[Opening RECORDS PROVIDED section]

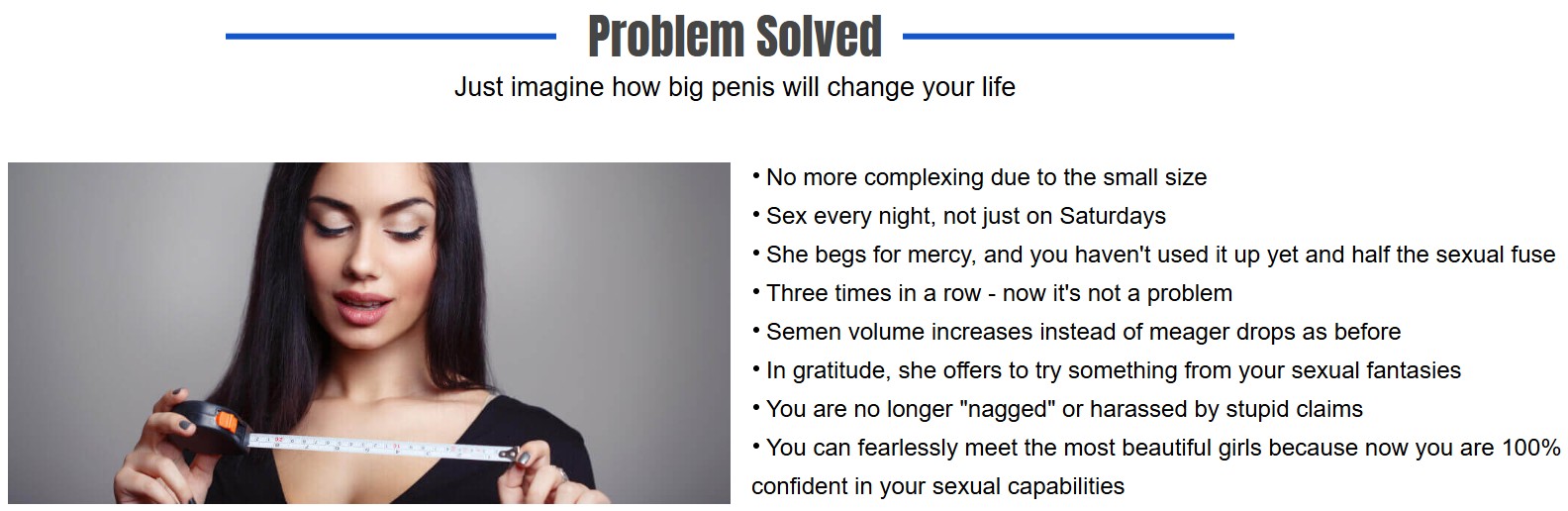 Problem Solved

Just imagine how big penis will change your life

• No more complexing due to the small size
• Sex every night, not just on Saturdays
• She begs for mercy, and you haven't used it up yet and half the sexual fuse
• Three times in a row - now it's not a problem
• Semen volume increases instead of meager drops as before
• In gratitude, she offers to try something from your sexual fantasies
• You are no longer "nagged" or harassed by stupid claims
• You can fearlessly meet the most beautiful girls because now you are 100% confident in your sexual capabilities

[Closing RECORDS PROVIDED section]

WHAT THE TASK REQUIRES: Quote verbatim the line containing "the small size" and every line after it through the end of the records above.

RESULT OF THIS TASK:
• No more complexing due to the small size
• Sex every night, not just on Saturdays
• She begs for mercy, and you haven't used it up yet and half the sexual fuse
• Three times in a row - now it's not a problem
• Semen volume increases instead of meager drops as before
• In gratitude, she offers to try something from your sexual fantasies
• You are no longer "nagged" or harassed by stupid claims
• You can fearlessly meet the most beautiful girls because now you are 100% confident in your sexual capabilities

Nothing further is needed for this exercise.